Entonces tampoco imaginé que iba a llegar el momento en que me
esforzaría para reproducir uno de aquellos sabores con el propósito de
complacer a mi madre y hacerle más familiar y grato su regreso a la casa
el Día de Muertos.
II
El tomillo y la mejorana eran las yerbas con que mi madre
lograba dar un sabor especial a los guisos más simples hechos con
puñitos de esto y de aquello, algo de carne, tomates, cebolla, un ajo,
arroz, unas hojas de laurel y una pizca de orégano.
Con esos ingredientes y unas gotas de vinagre picante mi madre
preparaba las albóndigas. El gusto de ese platillo es el que mejor me la
recuerda y me la devuelve toda: desde sus ojos tristísimos y hermosos
hasta el cordial deforme en la mano derecha. (¿O era en la izquierda? No
lo sé y ya no importa.) Por el valor que tiene para mí ese guisado, me
gustaría reproducirlo de acuerdo con una receta, lástima que mi madre
nunca la haya escrito.
Supongo que se la heredó mi abuela y que alguna de mis tías la hizo
repetirla hasta dejarla impresa en su memoria, en las palmas de sus
manos que luego se fueron desgastando a causa del trabajo. Llegó el
momento en que las líneas de la fortuna y los viajes empezaron a
borrarse y sólo quedó la que le anunciaba larga vida.

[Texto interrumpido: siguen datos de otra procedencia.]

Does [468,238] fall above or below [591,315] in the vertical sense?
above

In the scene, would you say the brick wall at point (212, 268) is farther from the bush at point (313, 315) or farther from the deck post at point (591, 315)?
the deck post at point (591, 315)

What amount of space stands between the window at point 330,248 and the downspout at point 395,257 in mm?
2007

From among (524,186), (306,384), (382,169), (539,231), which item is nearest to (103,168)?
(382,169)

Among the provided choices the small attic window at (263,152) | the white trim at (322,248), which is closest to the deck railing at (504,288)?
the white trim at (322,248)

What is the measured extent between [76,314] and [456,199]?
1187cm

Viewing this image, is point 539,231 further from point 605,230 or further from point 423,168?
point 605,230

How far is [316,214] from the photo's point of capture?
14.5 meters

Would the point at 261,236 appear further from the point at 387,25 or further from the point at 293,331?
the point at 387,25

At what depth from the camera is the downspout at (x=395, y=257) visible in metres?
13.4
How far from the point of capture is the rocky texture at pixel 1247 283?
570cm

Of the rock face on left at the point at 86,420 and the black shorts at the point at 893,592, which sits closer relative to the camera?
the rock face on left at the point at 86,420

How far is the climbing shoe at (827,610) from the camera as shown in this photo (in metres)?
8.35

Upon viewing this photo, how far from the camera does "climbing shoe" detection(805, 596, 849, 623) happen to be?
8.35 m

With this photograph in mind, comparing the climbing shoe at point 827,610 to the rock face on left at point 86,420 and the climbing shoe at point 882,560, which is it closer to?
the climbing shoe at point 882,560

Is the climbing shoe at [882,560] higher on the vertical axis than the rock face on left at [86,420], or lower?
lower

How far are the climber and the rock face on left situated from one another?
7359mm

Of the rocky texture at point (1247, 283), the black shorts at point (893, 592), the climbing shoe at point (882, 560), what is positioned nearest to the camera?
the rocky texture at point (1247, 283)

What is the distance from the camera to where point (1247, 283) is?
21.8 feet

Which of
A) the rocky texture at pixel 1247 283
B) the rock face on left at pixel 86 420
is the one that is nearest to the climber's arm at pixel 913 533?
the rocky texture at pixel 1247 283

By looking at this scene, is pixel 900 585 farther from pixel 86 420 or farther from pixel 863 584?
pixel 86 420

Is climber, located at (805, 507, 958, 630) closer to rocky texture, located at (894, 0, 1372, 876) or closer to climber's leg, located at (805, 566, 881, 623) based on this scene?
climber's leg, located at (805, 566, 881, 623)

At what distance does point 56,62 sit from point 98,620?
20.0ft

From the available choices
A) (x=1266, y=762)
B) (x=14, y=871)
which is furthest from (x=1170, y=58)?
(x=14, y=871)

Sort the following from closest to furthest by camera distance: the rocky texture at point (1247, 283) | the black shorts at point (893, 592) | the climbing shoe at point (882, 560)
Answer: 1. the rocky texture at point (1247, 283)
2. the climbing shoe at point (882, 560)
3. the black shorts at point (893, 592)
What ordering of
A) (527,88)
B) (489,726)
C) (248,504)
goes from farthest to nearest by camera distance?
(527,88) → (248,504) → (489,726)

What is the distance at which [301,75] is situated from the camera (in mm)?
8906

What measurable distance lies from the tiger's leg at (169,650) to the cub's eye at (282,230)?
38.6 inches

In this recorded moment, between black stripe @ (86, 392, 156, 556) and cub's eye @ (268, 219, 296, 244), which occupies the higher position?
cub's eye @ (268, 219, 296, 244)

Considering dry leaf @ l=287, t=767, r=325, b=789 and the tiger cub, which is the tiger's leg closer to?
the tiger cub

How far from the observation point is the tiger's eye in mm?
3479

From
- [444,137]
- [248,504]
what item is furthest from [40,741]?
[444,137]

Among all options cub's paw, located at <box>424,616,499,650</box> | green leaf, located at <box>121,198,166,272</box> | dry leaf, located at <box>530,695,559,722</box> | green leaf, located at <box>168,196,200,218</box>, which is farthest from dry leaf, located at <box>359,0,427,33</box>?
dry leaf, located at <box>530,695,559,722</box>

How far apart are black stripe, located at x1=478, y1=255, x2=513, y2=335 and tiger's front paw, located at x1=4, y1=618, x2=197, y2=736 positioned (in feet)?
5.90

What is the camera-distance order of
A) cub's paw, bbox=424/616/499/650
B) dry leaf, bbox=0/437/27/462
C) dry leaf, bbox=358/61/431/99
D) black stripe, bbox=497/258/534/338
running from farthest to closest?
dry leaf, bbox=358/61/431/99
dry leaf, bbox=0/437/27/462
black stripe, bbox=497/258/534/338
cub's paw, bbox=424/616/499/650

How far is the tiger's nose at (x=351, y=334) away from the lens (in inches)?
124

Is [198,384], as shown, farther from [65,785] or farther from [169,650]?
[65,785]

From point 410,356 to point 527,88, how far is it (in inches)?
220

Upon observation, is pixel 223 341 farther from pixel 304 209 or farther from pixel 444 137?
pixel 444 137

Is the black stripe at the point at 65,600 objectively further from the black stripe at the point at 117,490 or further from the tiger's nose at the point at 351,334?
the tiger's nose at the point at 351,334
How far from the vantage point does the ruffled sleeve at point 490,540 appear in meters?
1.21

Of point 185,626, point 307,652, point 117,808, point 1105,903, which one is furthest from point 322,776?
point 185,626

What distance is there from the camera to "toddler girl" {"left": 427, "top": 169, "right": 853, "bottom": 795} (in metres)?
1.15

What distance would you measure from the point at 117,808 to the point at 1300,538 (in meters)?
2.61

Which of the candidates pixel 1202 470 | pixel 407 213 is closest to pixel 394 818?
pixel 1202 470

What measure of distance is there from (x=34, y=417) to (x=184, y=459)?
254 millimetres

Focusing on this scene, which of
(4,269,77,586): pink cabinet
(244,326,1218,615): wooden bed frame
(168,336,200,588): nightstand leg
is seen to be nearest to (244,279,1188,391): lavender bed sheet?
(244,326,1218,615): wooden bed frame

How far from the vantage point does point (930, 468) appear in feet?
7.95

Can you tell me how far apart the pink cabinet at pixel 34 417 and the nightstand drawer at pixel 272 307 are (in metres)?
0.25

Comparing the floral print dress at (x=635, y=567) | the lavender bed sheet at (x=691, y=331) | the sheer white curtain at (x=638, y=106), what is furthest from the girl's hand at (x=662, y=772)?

Una gitana con la que tropezamos un día de otoño, en las
inmediaciones del mercado al que íbamos, leyó en la mano de mi madre que
viviría hasta los 79 años. Yo era niña; la cifra me pareció una
eternidad y me alegré de pensar que mi mamá viviría para siempre
luminosa, imaginativa, llena de historias.
En aquel tiempo, ni en sueños imaginé que iba a llegar el día
en que la acompañara al cementerio como antes la había acompañado a la
iglesia, la tienda, el dispensario, el Monte de Piedad, el oculista o a
visitar –allí sí, contra mi voluntad y enfurecida– a una de sus muchas
parientas lejanas que siempre me decían mentiras:
¡Te veo altísima!
III
En la Ofrenda de Muertos, como siempre, están los
retratos de mis seres amados. En su memoria puse agua, sal, flores,
incienso, veladoras, panes, calabaza, tamales, ocote, mezcal, café y
tabaco. En el centro acomodé los objetos que pertenecieron a mi madre:
sus lentes, el costurero, su misal con tapas de concha nácar, el fichú
que ella misma tejió y los aretes de filigrana: los tesoros que logró
acumular en sus 79 años de vida. (Las gitanas no mienten).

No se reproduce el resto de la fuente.